(Stored data)

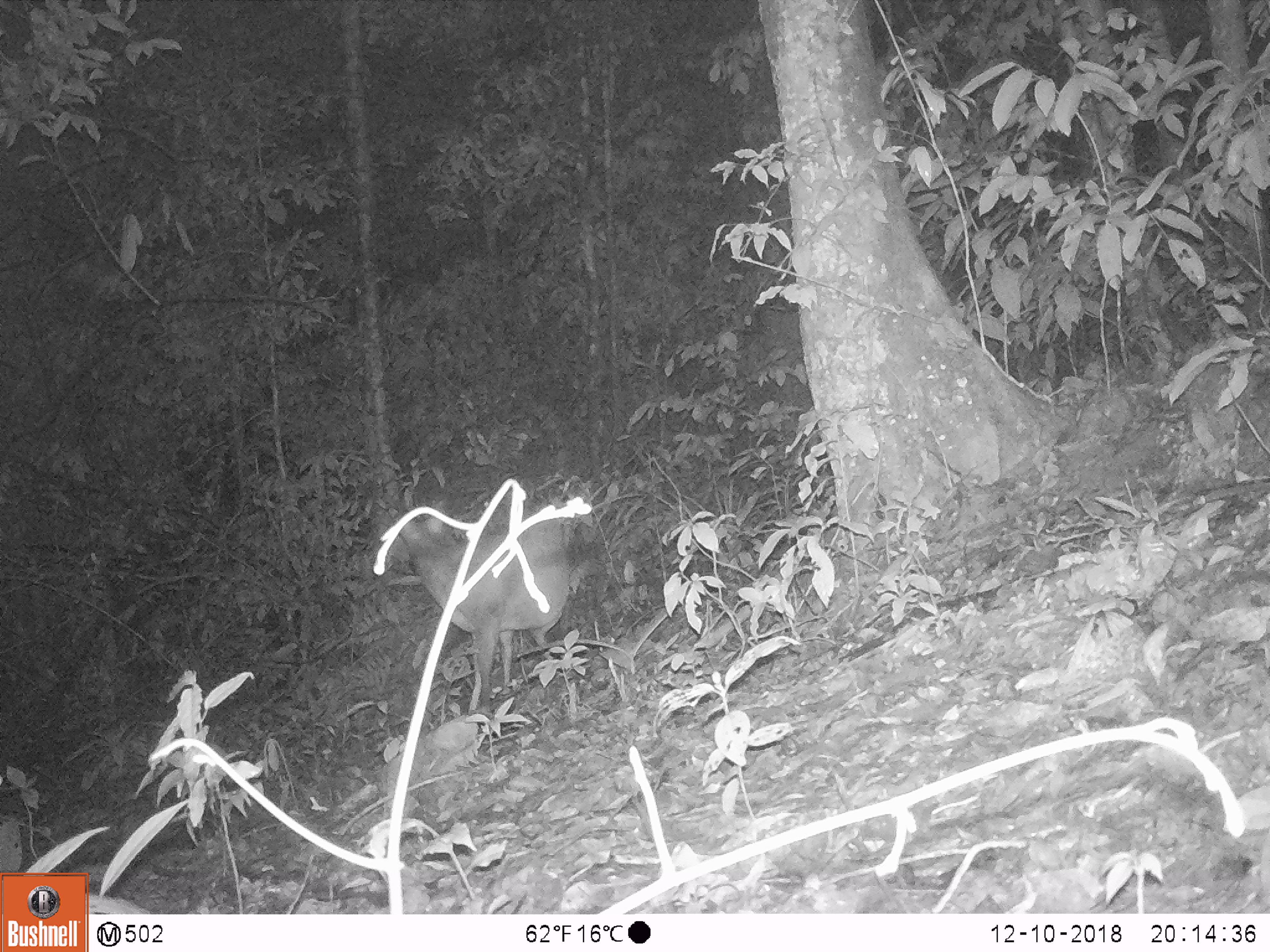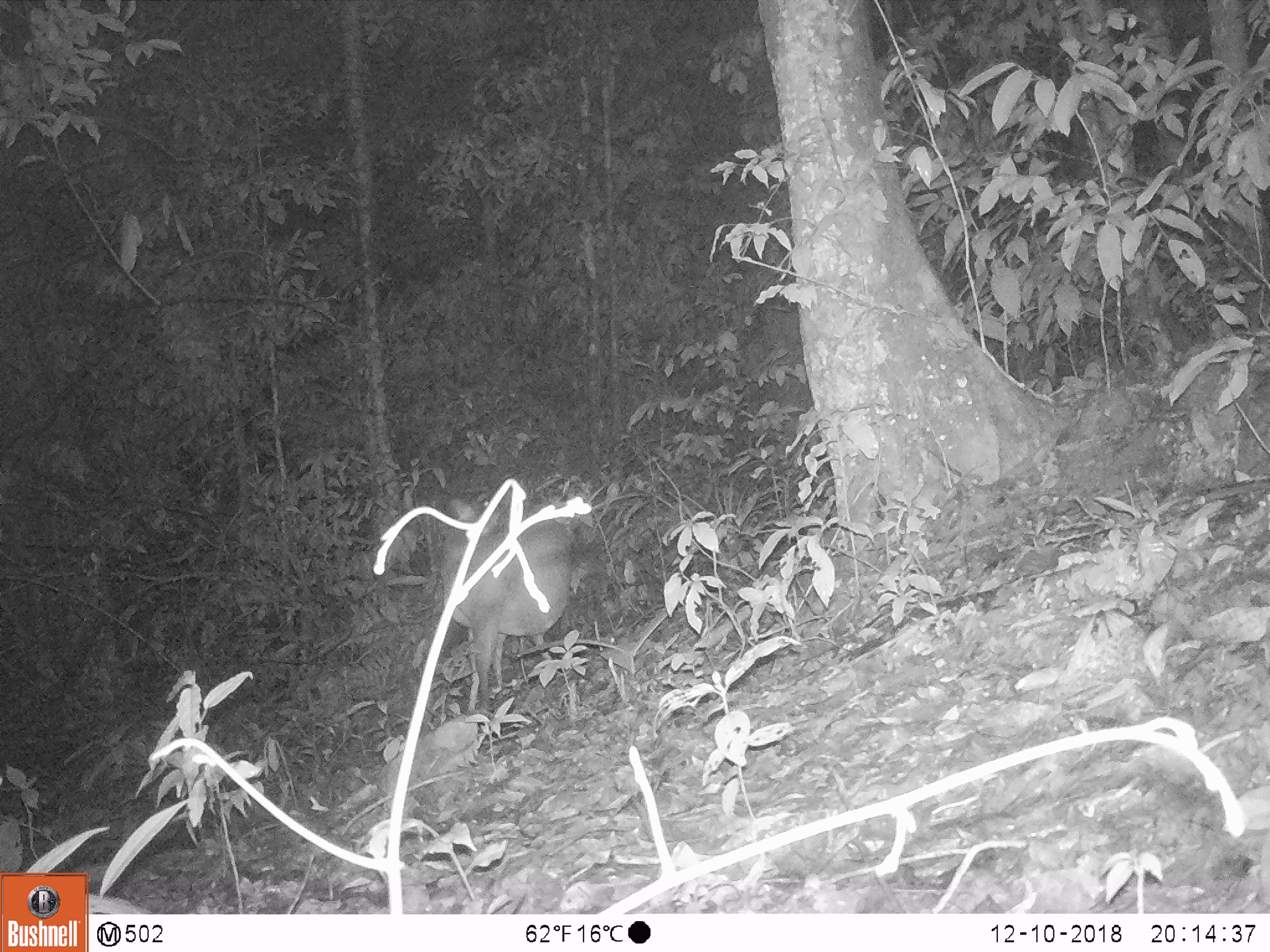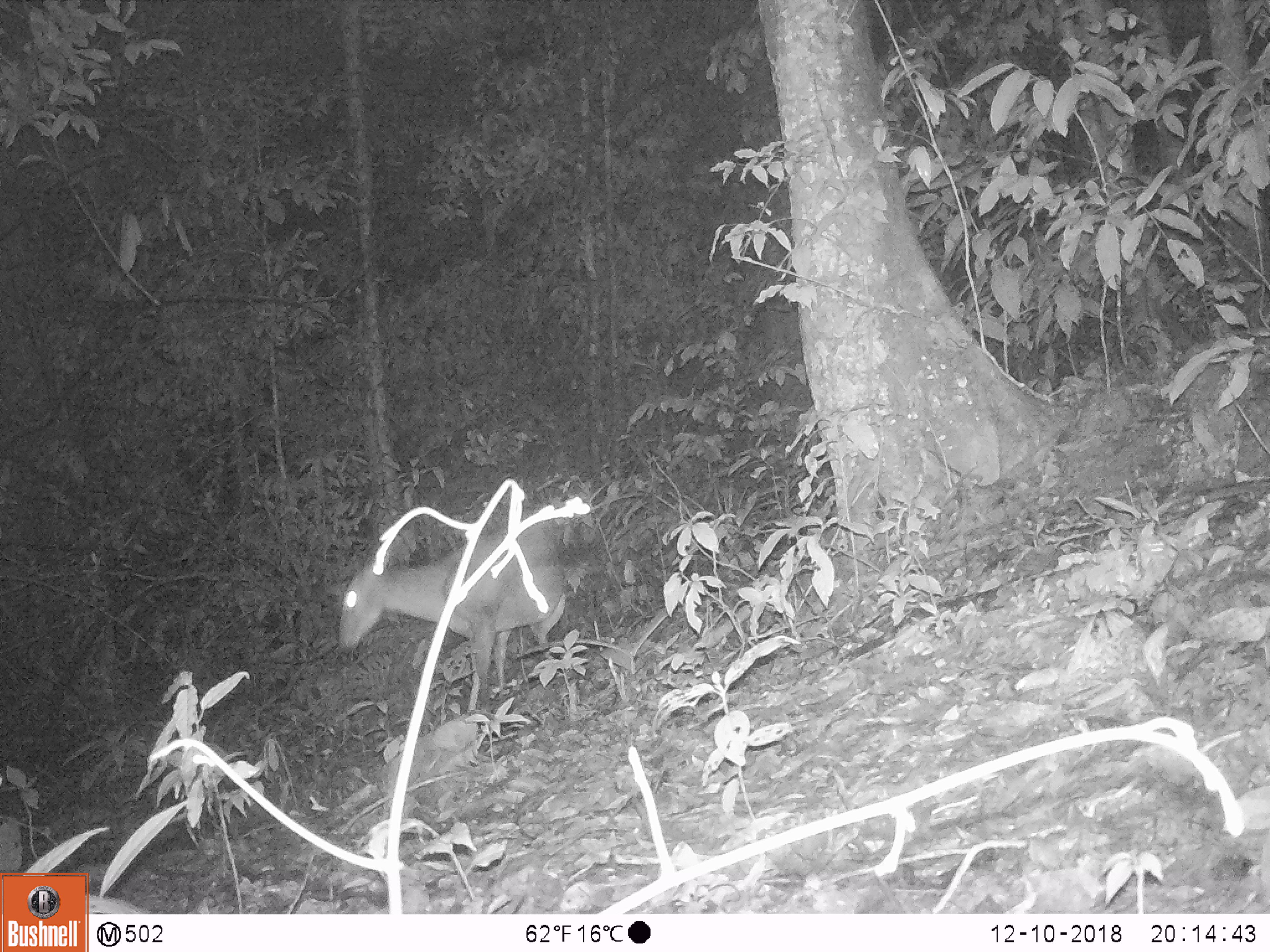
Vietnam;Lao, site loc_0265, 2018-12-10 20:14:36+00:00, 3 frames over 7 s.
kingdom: Animalia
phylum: Chordata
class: Mammalia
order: Artiodactyla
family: Cervidae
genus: Muntiacus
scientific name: Muntiacus vuquangensis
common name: large-antlered muntjac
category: large antlered muntjac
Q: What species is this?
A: Large antlered muntjac (large-antlered muntjac) (Muntiacus vuquangensis).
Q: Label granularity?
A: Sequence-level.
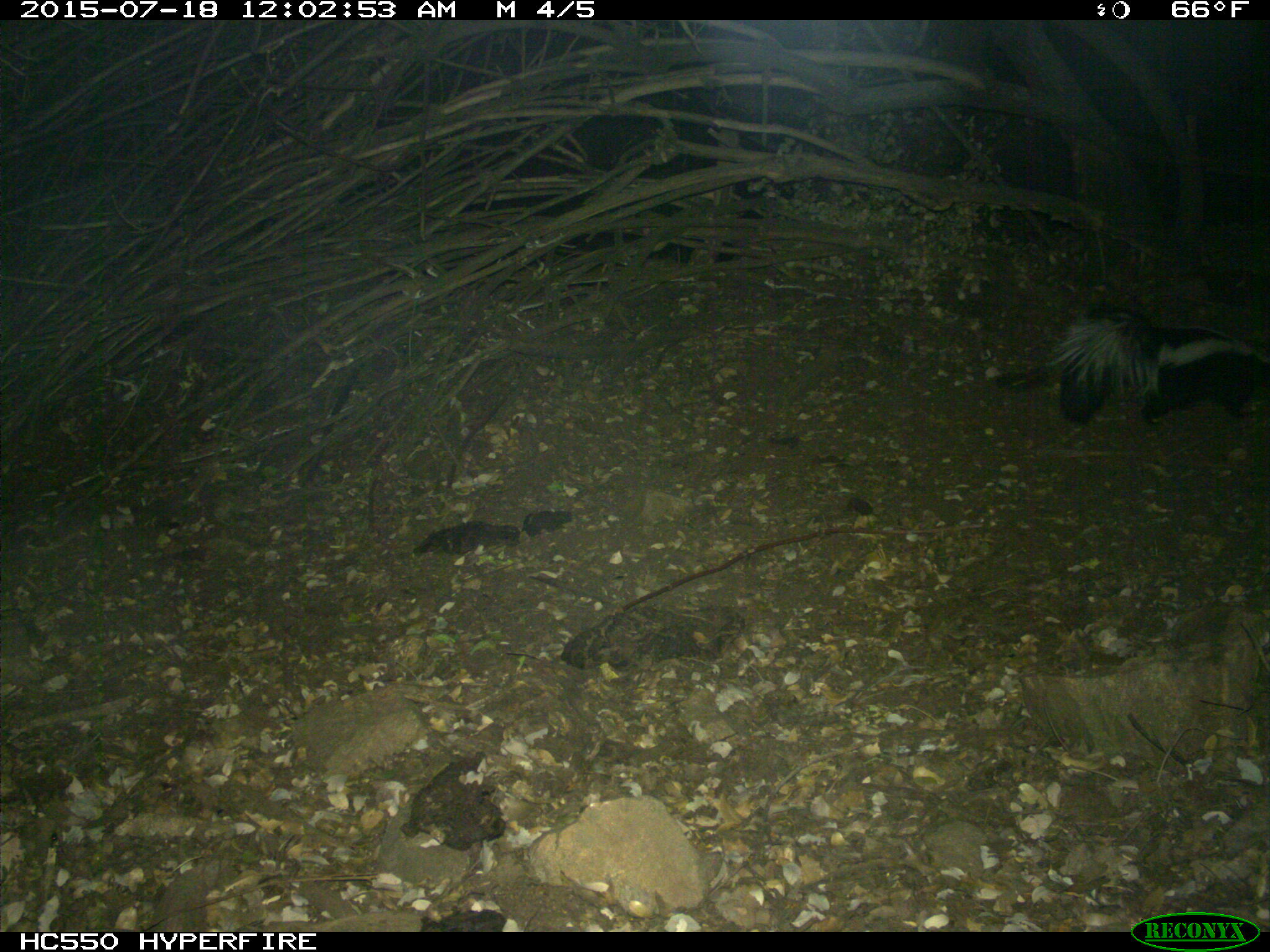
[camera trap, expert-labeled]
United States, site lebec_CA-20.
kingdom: Animalia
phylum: Chordata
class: Mammalia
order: Carnivora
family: Mephitidae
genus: Mephitis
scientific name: Mephitis mephitis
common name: striped skunk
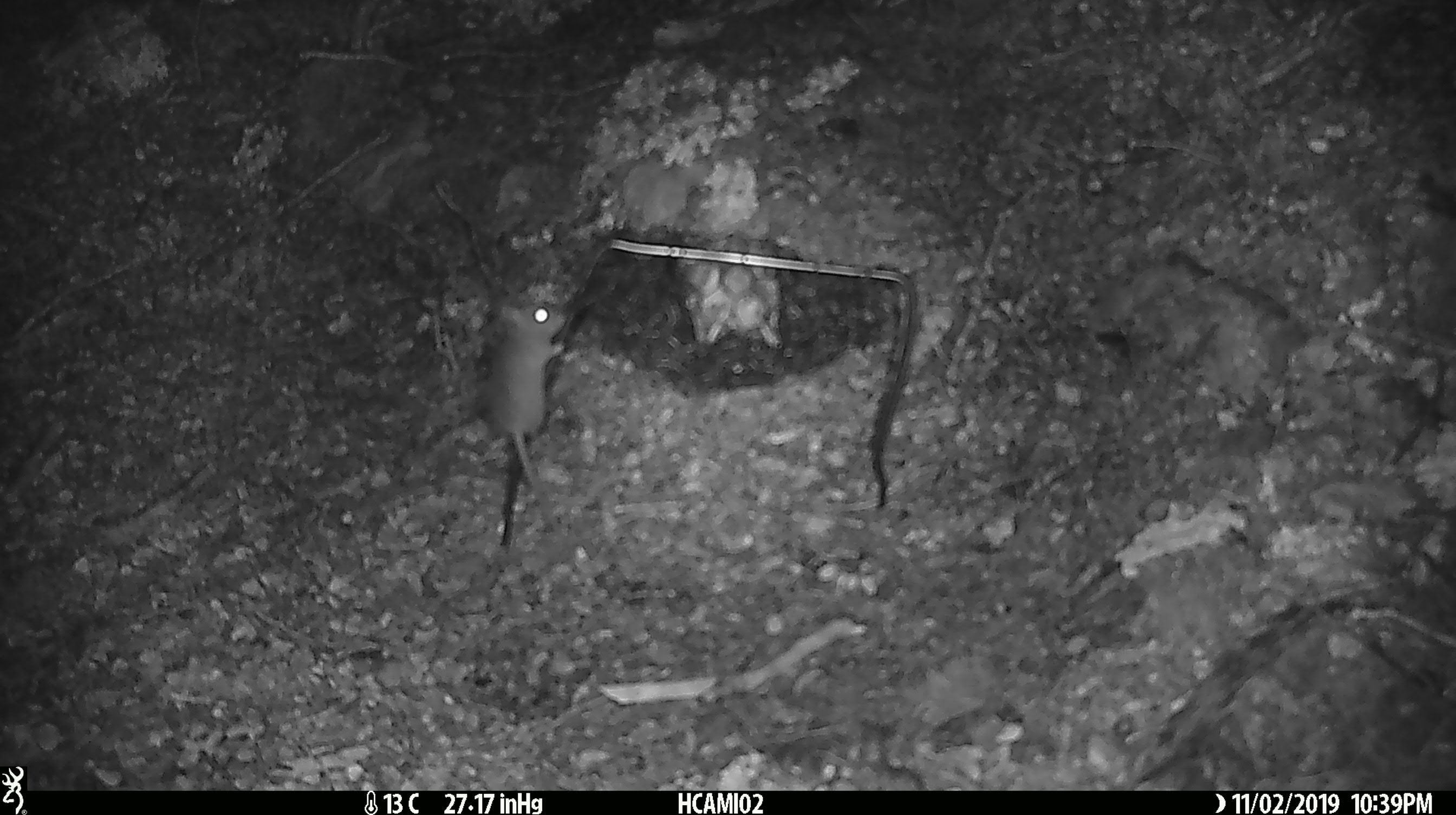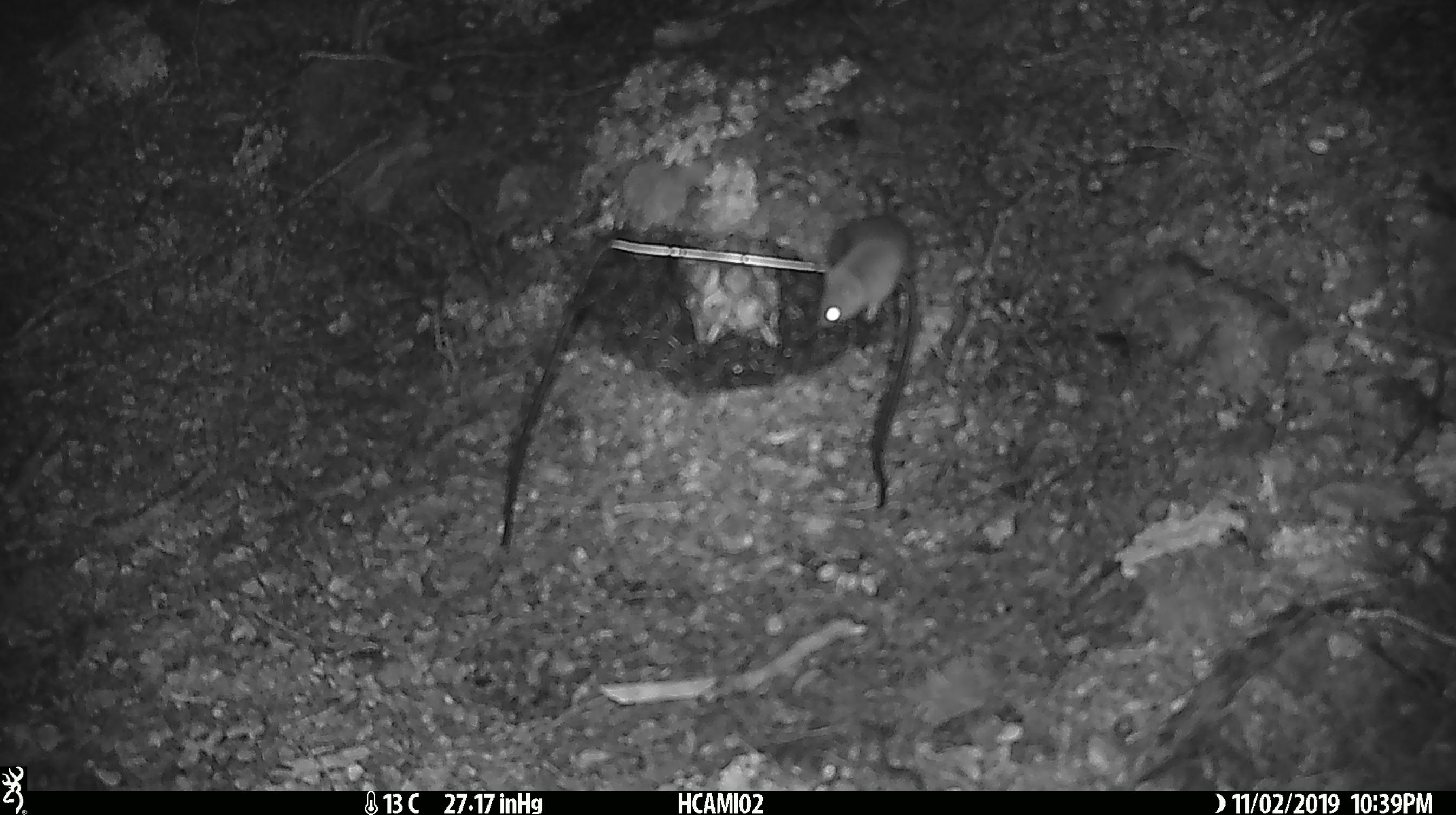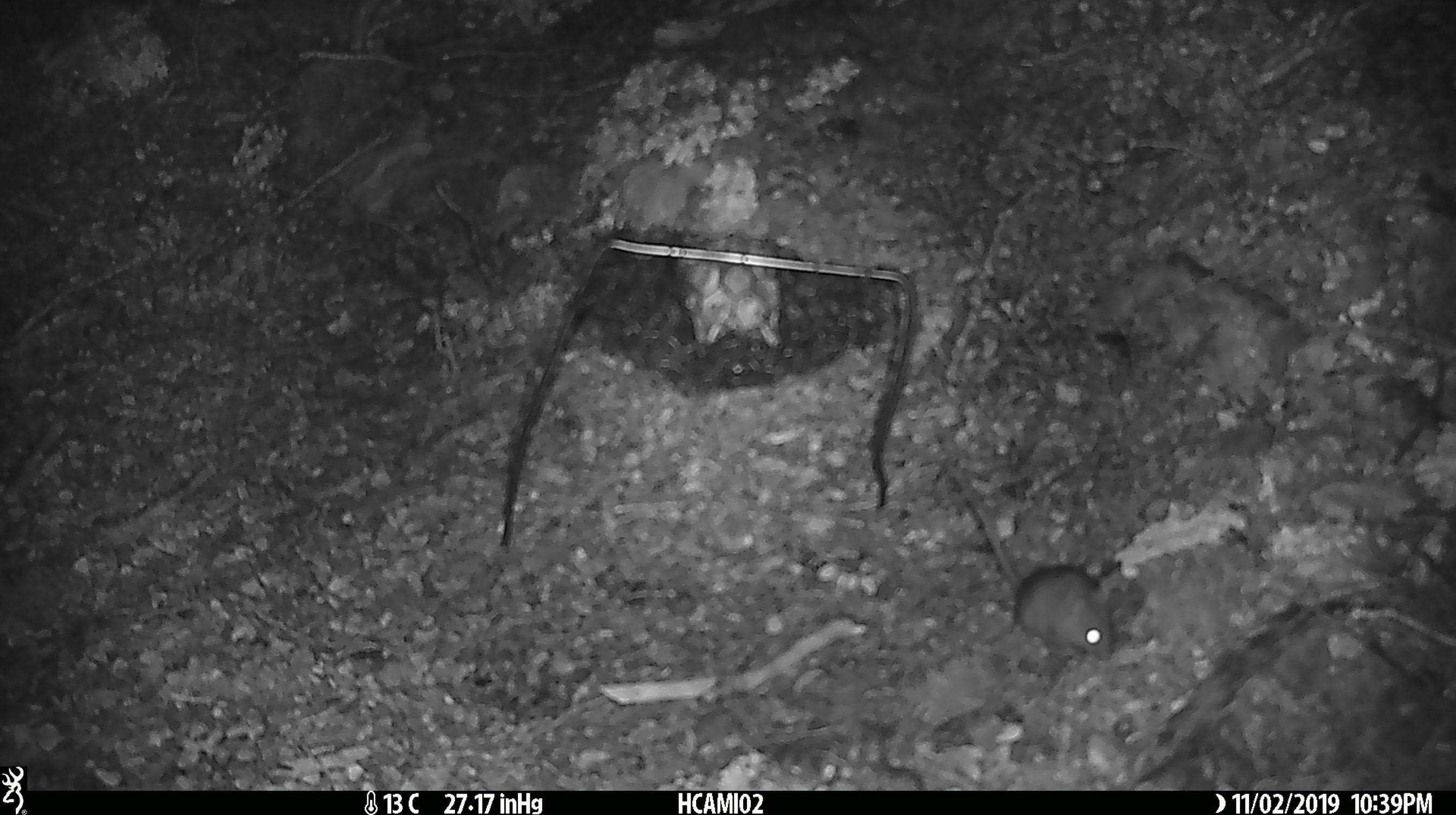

* **Task to complete**:
All of the data must be set down exactly, with no pictures included.

* **Response area**:
Vietnam;Lao, site loc_0265, 2018-12-10 20:14:36+00:00, 3 frames over 7 s.
kingdom: Animalia
phylum: Chordata
class: Mammalia
order: Artiodactyla
family: Cervidae
genus: Muntiacus
scientific name: Muntiacus vuquangensis
common name: large-antlered muntjac
category: large antlered muntjac
Q: What species is this?
A: Large antlered muntjac (large-antlered muntjac) (Muntiacus vuquangensis).
Q: Label granularity?
A: Sequence-level.
[camera trap, expert-labeled]
United States, site lebec_CA-20.
kingdom: Animalia
phylum: Chordata
class: Mammalia
order: Carnivora
family: Mephitidae
genus: Mephitis
scientific name: Mephitis mephitis
common name: striped skunk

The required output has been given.